• Consignes de l'exercice
A. Selon le texte sur les commotions cérébrales, dans quelle revue l'étude a-t-elle été publiée ?
B. D'après le texte sur les commotions cérébrales, quels sont tous les constats de la nouvelle recherche au sujet des athlètes féminines ?
C. Poursuivez le texte sur les commotions cérébrales à partir de sa dernière phrase.

• Texte fourni
* * *

On en parle depuis plusieurs années et le malheureux accident subi par Eugenie Bouchard nous l'a rappelé récemment, mais une nouvelle recherche scientifique semble confirmer que les athlètes féminines risquent davantage de subir une commotion cérébrale. Elles pourraient aussi présenter un plus grand nombre de symptômes et nécessiter une plus longue récupération.

Publiée dans le dernier numéro du Journal of Neurotrauma, l'étude a été rédigée par quatre chercheurs du Centre de recherche en neuropsychologie et cognition (CERNEC) de l'Université de Montréal. L'une des signataires, Émilie Chamard, est elle-même une joueuse de soccer de haut niveau qui a évolué pour les Carabins. «Je suis l'exemple d'une cordonnière mal chaussée, puisque j'ai moi-même subi plusieurs commotions, a-t-elle raconté hier en entrevue. Cela m'a sûrement rendue plus sensible à la question!»

* * *

• Données d'entrée
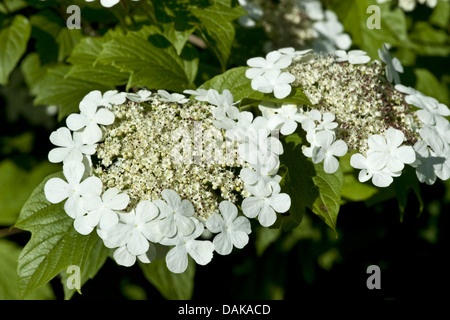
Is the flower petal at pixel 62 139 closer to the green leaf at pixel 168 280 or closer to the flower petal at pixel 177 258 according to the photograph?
the flower petal at pixel 177 258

* * *

• Réponses par tâche
A. Dans le dernier numéro du Journal of Neurotrauma.

B.
- Elles risquent davantage de subir une commotion cérébrale.
- Elles pourraient présenter un plus grand nombre de symptômes.
- Elles pourraient nécessiter une plus longue récupération.

C.
L'étude qui vient d'être publiée s'intéresse aux changements dans la structure cérébrale de 18 athlètes féminines, 8 asymptomatiques et 10 ayant subi des commotions. «Nous avons utilisé des techniques d'imagerie médicale de pointe pour comparer les deux groupes et les résultats confirment la présence de changements sensibles dans le cerveau des victimes de commotion cérébrale», explique Mme Chamard.

Ces changements avaient aussi été mesurés dans des études portant sur des athlètes masculins, mais pas encore chez des femmes. L'étude du CERNEC, cosignée par Geneviève Lefebvre, Maryse Lassonde et Hugo Theoret, vient ainsi confirmer les risques encourus par les athlètes féminines.

«On savait déjà que certaines caractéristiques physiologiques au niveau du cou et du cerveau rendent les femmes plus sensibles aux commotions cérébrales, souligne Mme Chamard. Plusieurs études semblent aussi indiquer qu'elles ont un plus grand nombre de symptômes et qu'elles nécessitent souvent une plus longue période de récupération.»

Être honnête

La chercheuse rappelle qu'il faut être prudent avant de tirer des conclusions sur le plan des comparaisons entre les athlètes des deux sexes, notamment, mais elle insiste sur l'importance d'être à l'affût en matière de commotions cérébrales.

«On sait que les femmes ont plus tendance à rapporter une commotion que les hommes - ce qui fausse un peu les statistiques -, mais trop d'athlètes omettent encore de dire qu'ils sont blessés. Les risques augmentent pourtant de façon exponentielle quand on subit une autre commotion.»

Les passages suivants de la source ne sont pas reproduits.